Decade of Healthy Ageing In The Americas.

As we near the close of 2025, it is also the half way mark of the UN Decade of Healthy Ageing (2021-2030); but some days to me it seems like a stretched out decade. For at this point I reflect on my attendance at the 2018 International Federation on Ageing (IFA) conference in Toronto when the title was – Towards a Decade of Healthy Ageing, From Evidence to Action. From that, the subsequent narrative of the actual UN Decade encompasses similar action areas.

The UN Decade places older people at the centre with a focus on four areas: changing how we think, feel, and act towards ageing, cultivating age-friendly environments, creating integrated and responsive health care systems and services, and ensuring access to long-term care for those people who need it. However, reading the phrase healthy ageing alone, more broadly, if we hope that everyone should have good health, it is really about all generations on their ageing journey.

Participating in events and conversations around this Decade of Healthy Ageing, as I have for some time now with professionals in a range of practice areas of health and the interconnected social issues within the field of ageing and longevity, it has been enlightening while at the same time alarming. There is so much breadth to this subject across diverse regions in the world, where multiple poor health environments and/or inequities in health systems exist.

It is this global perspective that should serve us well as we navigate through this globally while we consider healthy ageing in the local or regional context where we each live; in my case it’s Ontario, Canada. Though we may not see it, we are part of The Americas which also includes countries from the Caribbean, South America and North America. It was about a year or so ago that this registered while on a virtual session with Pan American Health Organization (PAHO). 

 

The PAHO is the Regional Office for the Americas of the World Health Organization (WHO), the specialized health agency of the United Nations. On the PAHO web page for the UN Decade, the initiative is well presented and content rich. It showcases the narrative as The Decades of the Americas and strongly represents the voices of other countries outside the daily diet of North American dialogue we are typically exposed to here.
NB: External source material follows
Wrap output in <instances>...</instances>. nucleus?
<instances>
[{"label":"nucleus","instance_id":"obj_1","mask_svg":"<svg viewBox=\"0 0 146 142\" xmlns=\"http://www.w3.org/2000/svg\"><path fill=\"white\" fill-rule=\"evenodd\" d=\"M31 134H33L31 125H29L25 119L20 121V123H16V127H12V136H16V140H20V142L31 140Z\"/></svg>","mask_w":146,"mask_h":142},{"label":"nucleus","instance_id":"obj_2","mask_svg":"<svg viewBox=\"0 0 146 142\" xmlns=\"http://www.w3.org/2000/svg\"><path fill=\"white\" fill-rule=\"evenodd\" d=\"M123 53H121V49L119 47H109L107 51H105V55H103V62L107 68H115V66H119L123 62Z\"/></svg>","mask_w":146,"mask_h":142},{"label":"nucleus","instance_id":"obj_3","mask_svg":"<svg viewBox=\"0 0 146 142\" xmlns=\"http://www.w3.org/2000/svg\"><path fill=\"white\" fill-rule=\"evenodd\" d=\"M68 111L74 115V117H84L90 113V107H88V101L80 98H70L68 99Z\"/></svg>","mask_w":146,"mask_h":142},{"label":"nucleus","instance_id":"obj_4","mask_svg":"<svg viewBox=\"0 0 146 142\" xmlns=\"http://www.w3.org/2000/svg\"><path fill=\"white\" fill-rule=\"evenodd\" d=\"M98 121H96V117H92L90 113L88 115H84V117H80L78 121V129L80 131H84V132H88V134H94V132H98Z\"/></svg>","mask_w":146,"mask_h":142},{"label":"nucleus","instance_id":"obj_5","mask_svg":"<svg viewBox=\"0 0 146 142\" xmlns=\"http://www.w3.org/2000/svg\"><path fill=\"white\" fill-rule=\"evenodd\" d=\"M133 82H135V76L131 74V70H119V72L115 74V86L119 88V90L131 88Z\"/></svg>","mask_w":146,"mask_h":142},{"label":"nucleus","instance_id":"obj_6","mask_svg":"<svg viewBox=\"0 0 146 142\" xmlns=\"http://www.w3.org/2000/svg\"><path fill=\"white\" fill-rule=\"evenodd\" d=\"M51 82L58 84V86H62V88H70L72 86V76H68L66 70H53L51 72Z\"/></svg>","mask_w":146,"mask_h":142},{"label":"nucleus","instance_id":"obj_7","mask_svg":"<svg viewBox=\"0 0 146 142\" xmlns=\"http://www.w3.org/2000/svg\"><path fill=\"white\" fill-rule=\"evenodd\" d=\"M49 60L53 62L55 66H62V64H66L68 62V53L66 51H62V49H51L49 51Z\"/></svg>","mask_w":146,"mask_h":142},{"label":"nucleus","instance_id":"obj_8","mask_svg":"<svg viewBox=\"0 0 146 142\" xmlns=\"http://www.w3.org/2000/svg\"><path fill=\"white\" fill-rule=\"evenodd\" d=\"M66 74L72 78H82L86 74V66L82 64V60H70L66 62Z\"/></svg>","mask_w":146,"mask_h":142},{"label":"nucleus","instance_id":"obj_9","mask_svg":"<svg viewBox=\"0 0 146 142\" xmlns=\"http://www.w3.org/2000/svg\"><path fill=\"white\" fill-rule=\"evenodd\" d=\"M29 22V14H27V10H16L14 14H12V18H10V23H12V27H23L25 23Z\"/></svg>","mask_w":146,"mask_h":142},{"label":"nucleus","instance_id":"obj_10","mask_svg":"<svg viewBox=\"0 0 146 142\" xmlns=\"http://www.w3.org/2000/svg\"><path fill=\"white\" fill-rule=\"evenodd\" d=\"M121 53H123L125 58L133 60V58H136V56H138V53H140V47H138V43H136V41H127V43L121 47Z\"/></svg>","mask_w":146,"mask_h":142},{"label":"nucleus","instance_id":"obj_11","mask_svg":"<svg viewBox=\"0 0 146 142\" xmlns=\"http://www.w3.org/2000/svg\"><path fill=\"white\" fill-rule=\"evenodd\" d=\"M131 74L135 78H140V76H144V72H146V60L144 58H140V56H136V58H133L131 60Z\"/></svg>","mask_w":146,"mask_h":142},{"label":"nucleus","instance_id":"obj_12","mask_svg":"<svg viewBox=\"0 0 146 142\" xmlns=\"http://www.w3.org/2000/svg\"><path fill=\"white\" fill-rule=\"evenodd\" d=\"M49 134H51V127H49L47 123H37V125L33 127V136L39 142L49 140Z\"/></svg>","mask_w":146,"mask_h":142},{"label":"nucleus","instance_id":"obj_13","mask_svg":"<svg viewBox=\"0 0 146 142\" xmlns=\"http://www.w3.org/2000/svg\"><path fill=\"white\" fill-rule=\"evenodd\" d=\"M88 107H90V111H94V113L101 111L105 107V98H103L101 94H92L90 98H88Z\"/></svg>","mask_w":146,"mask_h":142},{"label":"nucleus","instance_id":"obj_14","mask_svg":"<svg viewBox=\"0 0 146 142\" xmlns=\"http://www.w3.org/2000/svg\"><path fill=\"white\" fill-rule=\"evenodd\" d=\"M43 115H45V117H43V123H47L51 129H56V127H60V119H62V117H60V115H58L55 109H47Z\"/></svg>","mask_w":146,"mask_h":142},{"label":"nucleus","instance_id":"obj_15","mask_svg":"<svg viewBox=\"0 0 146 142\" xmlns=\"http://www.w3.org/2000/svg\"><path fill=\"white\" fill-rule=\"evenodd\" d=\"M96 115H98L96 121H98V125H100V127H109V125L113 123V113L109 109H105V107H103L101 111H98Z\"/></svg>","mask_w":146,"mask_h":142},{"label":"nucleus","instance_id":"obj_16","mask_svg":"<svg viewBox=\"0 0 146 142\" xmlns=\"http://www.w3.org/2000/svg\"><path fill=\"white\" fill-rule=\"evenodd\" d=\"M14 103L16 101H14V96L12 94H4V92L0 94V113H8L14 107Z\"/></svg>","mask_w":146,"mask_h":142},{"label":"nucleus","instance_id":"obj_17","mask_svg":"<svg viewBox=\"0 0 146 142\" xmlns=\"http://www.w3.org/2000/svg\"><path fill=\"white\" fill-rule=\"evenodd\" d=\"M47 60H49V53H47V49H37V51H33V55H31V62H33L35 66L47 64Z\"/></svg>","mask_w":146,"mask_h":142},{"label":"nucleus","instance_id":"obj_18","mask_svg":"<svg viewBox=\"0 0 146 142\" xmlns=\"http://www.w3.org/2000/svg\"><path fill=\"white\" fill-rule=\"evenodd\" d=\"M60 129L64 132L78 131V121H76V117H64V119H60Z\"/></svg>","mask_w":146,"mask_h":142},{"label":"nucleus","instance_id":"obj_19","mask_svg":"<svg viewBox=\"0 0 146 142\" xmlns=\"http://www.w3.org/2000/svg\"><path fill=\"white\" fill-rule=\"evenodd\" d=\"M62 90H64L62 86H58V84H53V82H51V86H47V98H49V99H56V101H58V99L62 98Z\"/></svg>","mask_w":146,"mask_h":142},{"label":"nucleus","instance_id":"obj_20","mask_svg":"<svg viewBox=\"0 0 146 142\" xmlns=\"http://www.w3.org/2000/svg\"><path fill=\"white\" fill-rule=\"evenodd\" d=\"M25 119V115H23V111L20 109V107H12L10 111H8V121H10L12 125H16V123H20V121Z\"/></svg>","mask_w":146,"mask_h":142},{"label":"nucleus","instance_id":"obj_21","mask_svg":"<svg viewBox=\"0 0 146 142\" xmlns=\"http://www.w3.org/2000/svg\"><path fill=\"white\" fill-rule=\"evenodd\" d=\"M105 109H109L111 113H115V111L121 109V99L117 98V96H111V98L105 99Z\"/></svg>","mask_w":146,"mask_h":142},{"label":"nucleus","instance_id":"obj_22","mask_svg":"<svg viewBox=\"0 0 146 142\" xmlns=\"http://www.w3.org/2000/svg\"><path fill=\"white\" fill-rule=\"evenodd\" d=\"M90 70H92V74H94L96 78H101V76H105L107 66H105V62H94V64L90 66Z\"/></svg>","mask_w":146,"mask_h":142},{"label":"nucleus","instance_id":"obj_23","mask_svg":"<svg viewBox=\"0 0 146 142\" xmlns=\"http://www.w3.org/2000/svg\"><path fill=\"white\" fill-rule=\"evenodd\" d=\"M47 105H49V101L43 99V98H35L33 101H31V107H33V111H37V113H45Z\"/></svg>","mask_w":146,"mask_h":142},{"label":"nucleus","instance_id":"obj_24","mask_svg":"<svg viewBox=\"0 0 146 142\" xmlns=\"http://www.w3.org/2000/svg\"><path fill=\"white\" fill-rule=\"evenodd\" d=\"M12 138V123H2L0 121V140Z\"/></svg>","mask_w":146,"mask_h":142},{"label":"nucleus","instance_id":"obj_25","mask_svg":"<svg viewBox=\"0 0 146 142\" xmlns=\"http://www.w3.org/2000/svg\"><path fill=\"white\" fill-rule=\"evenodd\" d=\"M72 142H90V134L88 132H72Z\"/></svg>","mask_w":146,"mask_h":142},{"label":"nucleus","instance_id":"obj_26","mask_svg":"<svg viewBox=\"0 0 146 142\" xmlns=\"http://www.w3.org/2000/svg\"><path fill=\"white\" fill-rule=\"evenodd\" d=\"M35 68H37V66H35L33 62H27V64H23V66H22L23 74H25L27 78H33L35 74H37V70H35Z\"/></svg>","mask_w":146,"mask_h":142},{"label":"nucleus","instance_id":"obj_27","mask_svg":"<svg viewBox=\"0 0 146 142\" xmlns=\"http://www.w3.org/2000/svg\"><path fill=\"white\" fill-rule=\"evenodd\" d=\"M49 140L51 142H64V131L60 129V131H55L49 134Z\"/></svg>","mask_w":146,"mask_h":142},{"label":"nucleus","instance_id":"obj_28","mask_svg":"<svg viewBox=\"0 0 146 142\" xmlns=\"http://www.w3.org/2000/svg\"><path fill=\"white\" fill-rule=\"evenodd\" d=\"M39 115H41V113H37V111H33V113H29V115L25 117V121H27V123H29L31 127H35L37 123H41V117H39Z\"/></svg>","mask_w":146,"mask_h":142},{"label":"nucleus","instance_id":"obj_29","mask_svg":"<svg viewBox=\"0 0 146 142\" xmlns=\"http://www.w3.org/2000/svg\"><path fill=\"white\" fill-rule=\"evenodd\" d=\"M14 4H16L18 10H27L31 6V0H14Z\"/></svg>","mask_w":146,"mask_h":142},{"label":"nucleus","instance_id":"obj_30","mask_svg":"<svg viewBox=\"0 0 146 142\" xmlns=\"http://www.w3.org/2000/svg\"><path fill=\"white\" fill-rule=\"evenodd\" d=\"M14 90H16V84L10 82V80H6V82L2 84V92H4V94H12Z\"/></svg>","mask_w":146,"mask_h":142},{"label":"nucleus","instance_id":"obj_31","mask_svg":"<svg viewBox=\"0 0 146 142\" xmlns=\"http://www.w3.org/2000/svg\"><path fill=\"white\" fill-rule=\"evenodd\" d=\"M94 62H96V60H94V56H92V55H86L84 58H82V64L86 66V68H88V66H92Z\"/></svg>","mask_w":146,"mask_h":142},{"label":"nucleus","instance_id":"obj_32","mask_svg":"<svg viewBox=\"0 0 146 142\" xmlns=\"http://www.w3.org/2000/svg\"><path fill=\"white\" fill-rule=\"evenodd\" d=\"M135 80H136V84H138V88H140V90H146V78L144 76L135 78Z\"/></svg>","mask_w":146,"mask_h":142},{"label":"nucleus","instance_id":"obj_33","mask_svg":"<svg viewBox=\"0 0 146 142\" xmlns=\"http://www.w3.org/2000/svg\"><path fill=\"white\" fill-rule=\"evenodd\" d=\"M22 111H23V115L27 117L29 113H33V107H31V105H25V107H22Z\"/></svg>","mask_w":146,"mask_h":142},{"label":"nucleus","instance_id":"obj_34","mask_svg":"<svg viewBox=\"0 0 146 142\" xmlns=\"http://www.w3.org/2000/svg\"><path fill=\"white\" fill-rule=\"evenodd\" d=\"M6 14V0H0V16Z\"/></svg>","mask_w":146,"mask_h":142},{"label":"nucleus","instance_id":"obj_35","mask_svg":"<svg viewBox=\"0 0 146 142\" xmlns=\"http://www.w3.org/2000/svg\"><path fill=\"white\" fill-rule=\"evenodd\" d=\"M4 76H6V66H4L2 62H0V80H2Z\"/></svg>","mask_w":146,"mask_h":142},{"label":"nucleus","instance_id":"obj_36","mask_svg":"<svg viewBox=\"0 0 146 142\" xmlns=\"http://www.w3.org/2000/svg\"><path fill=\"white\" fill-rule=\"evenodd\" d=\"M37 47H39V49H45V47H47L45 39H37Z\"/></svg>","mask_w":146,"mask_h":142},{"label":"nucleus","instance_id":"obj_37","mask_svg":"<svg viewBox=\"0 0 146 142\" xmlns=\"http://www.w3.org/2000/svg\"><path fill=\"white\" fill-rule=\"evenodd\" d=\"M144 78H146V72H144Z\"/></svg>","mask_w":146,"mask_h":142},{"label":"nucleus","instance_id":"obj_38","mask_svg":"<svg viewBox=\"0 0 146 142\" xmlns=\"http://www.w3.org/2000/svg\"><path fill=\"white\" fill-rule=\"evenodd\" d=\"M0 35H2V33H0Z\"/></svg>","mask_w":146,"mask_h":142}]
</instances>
Since subscribing to the PAHO newsletter in 2024, I receive updates as to what is happening in the southern regions of The Americas. For example this month from Latin America, I was surprised that given the desperate news about Haiti we hear about, the country did celebrate the International Day of Older Persons on October 1st.

According to the PAHO news item, on that day activities included free screenings for hypertension, diabetes, and vision disorders, ophthalmological consultations and dialogue and advocacy to promote inclusion, rights, and dignity of older persons in health policies. In addition I learned that while comparatively small to Canada, about 8 percent of the Haitian population is over the age of 60 years and this share is expected to triple in the coming decades.

On the PAHO website is a series titled The Decade of Healthy Aging in the Americas: situation and challenges and it is here that you will find a wealth of knowledge which, broken into four parts, makes this a great resource for study and stimulation of thought to appreciate how what happens in one area of the Americas relates to another and what we can learn from it. One report that I read was The Sociodemographic and Economic Context of Aging in Latin America.

This 2023 statistical report speaks to the reality of older people’s lives in many aspects including living arrangements and roles at home, literacy, poverty and access to clean water and sanitation. Given the overall impact of climate change and food insecurity, it was worth the stop to think for instance about safe water access for older people, something we sometimes take for granted where I reside in a built up urban area in Ontario. Here’s a brief extract:

“Access to safe drinking water measured at the national level reveals asymmetries between urban and rural areas. In cities, almost all older people have access to drinking water in their homes, but the percentage in rural areas is much lower, particularly in Colombia where nearly half of older people do not have drinking water in the home… Furthermore, these are the people most likely to use non-potable water, which may directly expose them to a higher risk of health problems.”

In the report Conclusions, a line is drawn to the UN Decade of Healthy Ageing and the 2030 Sustainable Development Goals, stating “the future demographic situation of Latin America and the Caribbean offers opportunities, but also challenges related to fighting inequality… Latin America has unique characteristics and since this action plan is global it does not always directly mention the areas where demographic transformations will have the greatest impact.”

So again, at this half way mark of the UN Decade of Healthy Ageing (2021-2030) it is important to share these global reflections and make way for introducing the initiative in daily conversations, for I must say, outside my professional network of people close to the subject areas mentioned above, whenever I mention the UN Decade initiative to friends, neighbours or strangers, it is not on the radar in everyday coffee shop talk. Mind you, barely a day goes by when the subject of one’s health and health care isn’t far behind the coffee talk about the cost of living.